Business environment is becoming increasingly complex, uncertain, unpredictable, and as a result, more and more competitive. As competition being intensified, flexibility-based supply chain management (SCM) is emerging as an increasingly important issue for companies. The challenge of flexibility in SCM is to identify and implement strategies to minimize cost while enhancing flexibility in an increasingly competitive and complex market (Browne et al., 1997; Wadhwa and Saxena, 2005). Flexibility stands out as a prominent applicable element in manufacturing and supply chains (SCs) (Browne et al., 1995; Chan et al., 2006; Stecke and Solberg, 1981). Sushil (2000), while deliberating upon the concept of systematic flexibility, has essentially stressed the multiplicity of connotations of flexibility in response to diversity of situations. Wadhwa and Rao (2000) defined flexibility as the ability to deal with change by judiciously providing and exploiting controllable options dynamically. The potential of certain types of flexibility to enhance the overall performance of manufacturing and supply chain system has attracted the attention of many researchers (for examples, see (Browne et al., 1984; Chan et al., 2004; Wadhwa et al., 2005). The effects of flexibility on the performance of an SC need to be more closely studied as scholars are having diverse interpretations.

Enhanced competitiveness requires that companies ceaselessly integrate within a network of organizations. Firms ignoring this challenge are destined to fall behind their rivals. The integration of companies within a network demands a new look at the supply chain management (SCM). “SCM is the management of upstream and downstream relationships in order to deliver superior customer value at less cost to the supply chain as a whole” (Christopher, 1998). The integral value of the SCM philosophy is that the total performance of the entire supply chain is enhanced when we simultaneously optimize all the links in the chain as compared to the resulting total performance when each individual link is separately optimized (Burke and Vakkaria, 2002).

Recent technological developments in information systems and information technologies have the potential to facilitate the coordination, and this, in turn, allows the virtual integration of the entire supply chain.
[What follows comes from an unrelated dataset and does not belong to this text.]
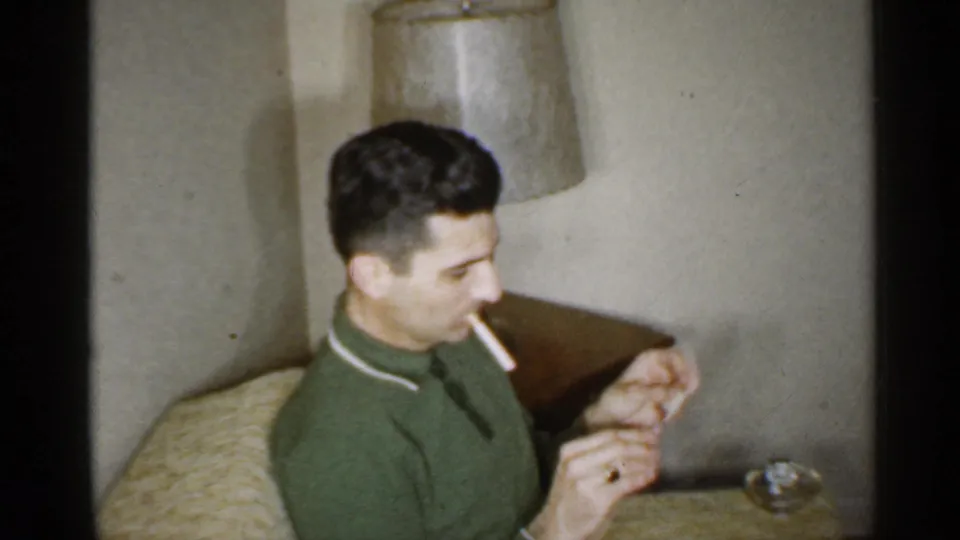 In 1959 Indiana home-movie footage, a man in a green collared shirt sits in a living room while lighting a cigarette beside a lamp.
The focus of this integration in the context of internet-enabled activities is generally referred to as electronic SCM (e-SCM). Merging SCM and the internet is a key area of concern for contemporary managers and scholars. Managers realize that the internet can enhance SCM decision making by providing real-time information and enabling collaboration between trading partners. Many companies have implemented point-of-sales scanners, which read, in real time, what is being sold. These companies not only collect information in real-time to make decisions about what to order or how to replenish the stores, but they also send the information, through the internet, to their suppliers to help them synchronize their productions to actual sales.

Following the definition of SCM in (Cooper et al., 1997), we define e-SCM as the impact of the internet on the integration of key business processes from end-user through original suppliers providing products, services and information that add value for customers and other stakeholders. The main objective of our work here is first to identify the major issues concerning the impact of the internet on SCM, while focusing on supply chain processes, and then offer an integrated supply network associated with the corresponding layers and elements to provide an optimal route.